### What is needed
Return the records that follow, matching each one exactly.

### Data shown
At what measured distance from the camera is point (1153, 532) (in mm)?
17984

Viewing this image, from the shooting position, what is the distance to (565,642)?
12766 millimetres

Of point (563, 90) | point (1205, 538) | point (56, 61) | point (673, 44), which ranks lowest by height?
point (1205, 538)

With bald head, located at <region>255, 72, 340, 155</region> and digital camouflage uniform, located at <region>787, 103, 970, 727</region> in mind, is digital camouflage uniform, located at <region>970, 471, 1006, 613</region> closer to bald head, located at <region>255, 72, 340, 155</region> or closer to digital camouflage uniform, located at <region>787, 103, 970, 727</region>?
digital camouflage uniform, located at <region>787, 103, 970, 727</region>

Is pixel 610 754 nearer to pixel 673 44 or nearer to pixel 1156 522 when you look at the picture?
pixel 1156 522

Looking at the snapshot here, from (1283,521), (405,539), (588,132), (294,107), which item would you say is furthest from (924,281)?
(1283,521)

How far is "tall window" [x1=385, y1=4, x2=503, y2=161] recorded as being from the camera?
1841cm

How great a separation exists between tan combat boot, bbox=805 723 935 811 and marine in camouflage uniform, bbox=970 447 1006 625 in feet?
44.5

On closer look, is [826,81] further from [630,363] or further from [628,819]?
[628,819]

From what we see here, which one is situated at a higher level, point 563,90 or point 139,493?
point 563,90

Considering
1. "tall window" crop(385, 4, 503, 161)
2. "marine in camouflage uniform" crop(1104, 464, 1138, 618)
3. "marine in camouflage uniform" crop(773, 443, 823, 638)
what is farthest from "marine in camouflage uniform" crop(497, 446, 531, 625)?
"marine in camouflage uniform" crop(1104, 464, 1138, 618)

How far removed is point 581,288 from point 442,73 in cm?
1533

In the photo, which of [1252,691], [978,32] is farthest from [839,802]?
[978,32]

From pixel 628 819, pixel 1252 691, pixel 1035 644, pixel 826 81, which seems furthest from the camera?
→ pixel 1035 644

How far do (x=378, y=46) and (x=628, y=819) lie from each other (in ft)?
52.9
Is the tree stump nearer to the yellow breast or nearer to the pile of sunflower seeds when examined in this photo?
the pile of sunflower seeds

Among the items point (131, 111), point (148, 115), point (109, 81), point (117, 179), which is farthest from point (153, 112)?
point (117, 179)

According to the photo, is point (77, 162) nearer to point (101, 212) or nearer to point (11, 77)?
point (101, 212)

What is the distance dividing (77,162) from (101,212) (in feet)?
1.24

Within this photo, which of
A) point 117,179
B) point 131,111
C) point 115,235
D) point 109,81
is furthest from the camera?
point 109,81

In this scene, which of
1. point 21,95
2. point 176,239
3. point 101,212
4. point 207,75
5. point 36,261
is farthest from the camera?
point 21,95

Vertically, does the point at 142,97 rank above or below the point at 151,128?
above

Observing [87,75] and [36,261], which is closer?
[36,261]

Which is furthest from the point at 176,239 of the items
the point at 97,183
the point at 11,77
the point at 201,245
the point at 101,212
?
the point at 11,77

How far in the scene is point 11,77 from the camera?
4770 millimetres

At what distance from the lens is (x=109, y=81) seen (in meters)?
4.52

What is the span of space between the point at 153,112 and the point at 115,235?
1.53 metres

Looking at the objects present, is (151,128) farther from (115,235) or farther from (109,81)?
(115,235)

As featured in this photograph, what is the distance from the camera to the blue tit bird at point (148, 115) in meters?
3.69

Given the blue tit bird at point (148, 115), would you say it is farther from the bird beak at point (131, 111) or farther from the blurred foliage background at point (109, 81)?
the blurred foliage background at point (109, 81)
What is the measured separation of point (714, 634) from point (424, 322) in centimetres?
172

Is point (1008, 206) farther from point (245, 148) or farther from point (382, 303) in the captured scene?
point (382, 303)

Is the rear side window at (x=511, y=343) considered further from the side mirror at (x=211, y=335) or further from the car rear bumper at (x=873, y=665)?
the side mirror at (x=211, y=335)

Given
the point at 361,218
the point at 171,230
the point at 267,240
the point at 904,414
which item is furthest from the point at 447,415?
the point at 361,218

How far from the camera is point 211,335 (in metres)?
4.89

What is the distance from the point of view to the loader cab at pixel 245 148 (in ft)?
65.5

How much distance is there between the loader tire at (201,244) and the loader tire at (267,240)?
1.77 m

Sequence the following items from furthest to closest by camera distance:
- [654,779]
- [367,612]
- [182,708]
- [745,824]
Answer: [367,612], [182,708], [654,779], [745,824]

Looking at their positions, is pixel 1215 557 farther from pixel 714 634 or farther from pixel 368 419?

### Result
At what measured distance from the camera is point (1153, 532) (in mm)?
17984

Viewing this image, from the shooting position, what is the distance to (565,642)?
12766 millimetres

Of point (563, 90) | point (1205, 538) | point (56, 61) | point (673, 44), which ranks lowest by height?
point (1205, 538)

With bald head, located at <region>255, 72, 340, 155</region> and digital camouflage uniform, located at <region>787, 103, 970, 727</region> in mind, is digital camouflage uniform, located at <region>970, 471, 1006, 613</region> closer to bald head, located at <region>255, 72, 340, 155</region> or closer to digital camouflage uniform, located at <region>787, 103, 970, 727</region>?
digital camouflage uniform, located at <region>787, 103, 970, 727</region>

Is pixel 610 754 nearer to pixel 673 44 or nearer to pixel 1156 522 when you look at the picture?
pixel 1156 522

Looking at the snapshot here, from (1283,521), (405,539), (588,132), (294,107), which item would you say is furthest from (924,281)?
(1283,521)

How far is "tall window" [x1=385, y1=4, x2=503, y2=161] recorded as being from the camera?
1841cm

How great a separation exists between tan combat boot, bbox=805 723 935 811 and marine in camouflage uniform, bbox=970 447 1006 625 in feet?
44.5

On closer look, is [826,81] further from [630,363] or further from [628,819]?
[628,819]

From what we see here, which one is situated at a higher level, point 563,90 or point 139,493?
point 563,90

Considering
1. "tall window" crop(385, 4, 503, 161)
2. "marine in camouflage uniform" crop(1104, 464, 1138, 618)
3. "marine in camouflage uniform" crop(773, 443, 823, 638)
what is farthest from "marine in camouflage uniform" crop(497, 446, 531, 625)?
"marine in camouflage uniform" crop(1104, 464, 1138, 618)

How far removed is point 581,288 from point 442,73 in cm?
1533

In the photo, which of [1252,691], [978,32] is farthest from [839,802]?
[978,32]

From pixel 628 819, pixel 1252 691, pixel 1035 644, pixel 826 81, which seems furthest from the camera?
→ pixel 1035 644

How far do (x=378, y=46) and (x=628, y=819) lie from each other (in ft)?
52.9
Is the tree stump nearer to the yellow breast or nearer to the pile of sunflower seeds when examined in this photo?
the pile of sunflower seeds

Among the items point (131, 111), point (148, 115), point (109, 81), point (117, 179), which is farthest from point (153, 112)?
point (117, 179)

According to the photo, is point (77, 162) nearer to point (101, 212) or nearer to point (11, 77)?
point (101, 212)

What is the distance dividing (77,162) from (101,212) (in feet)?
1.24

Within this photo, which of
A) point 117,179
B) point 131,111
C) point 115,235
D) point 109,81
is furthest from the camera?
point 109,81

In this scene, which of
1. point 21,95
2. point 176,239
3. point 101,212
4. point 207,75
5. point 36,261
is farthest from the camera?
point 21,95

Vertically, does the point at 142,97 rank above or below the point at 151,128?
above

Observing [87,75] and [36,261], which is closer?
[36,261]

Which is furthest from the point at 176,239 of the items
the point at 97,183
the point at 11,77
the point at 201,245
the point at 101,212
?
the point at 11,77

How far in the scene is point 11,77 from the camera?
4770 millimetres

At what distance from the lens is (x=109, y=81) seen (in meters)?
4.52

What is the span of space between the point at 153,112 and the point at 115,235?
1.53 metres

Looking at the objects present, is (151,128) farther from (115,235) or farther from (109,81)?
(115,235)

As featured in this photograph, what is the distance from the camera to the blue tit bird at point (148, 115) in meters?
3.69

Given the blue tit bird at point (148, 115), would you say it is farther from the bird beak at point (131, 111) or farther from the blurred foliage background at point (109, 81)?
the blurred foliage background at point (109, 81)
What is the measured separation of point (714, 634) from point (424, 322) in centimetres?
172

Is point (1008, 206) farther from point (245, 148) or farther from point (382, 303) in the captured scene?
point (382, 303)

Is the rear side window at (x=511, y=343) considered further from the side mirror at (x=211, y=335) or further from the car rear bumper at (x=873, y=665)?
the side mirror at (x=211, y=335)

Given
the point at 361,218
the point at 171,230
the point at 267,240
the point at 904,414
which item is furthest from the point at 447,415?
the point at 361,218

How far from the camera is point 211,335 (in metres)?
4.89

What is the distance from the point of view to the loader cab at pixel 245 148 (in ft)?
65.5

How much distance is there between the loader tire at (201,244) and the loader tire at (267,240)?
1.77 m

Sequence the following items from furthest to closest by camera distance:
- [654,779]
- [367,612]
- [182,708]
- [745,824]
Answer: [367,612], [182,708], [654,779], [745,824]

Looking at their positions, is pixel 1215 557 farther from pixel 714 634 or farther from pixel 368 419?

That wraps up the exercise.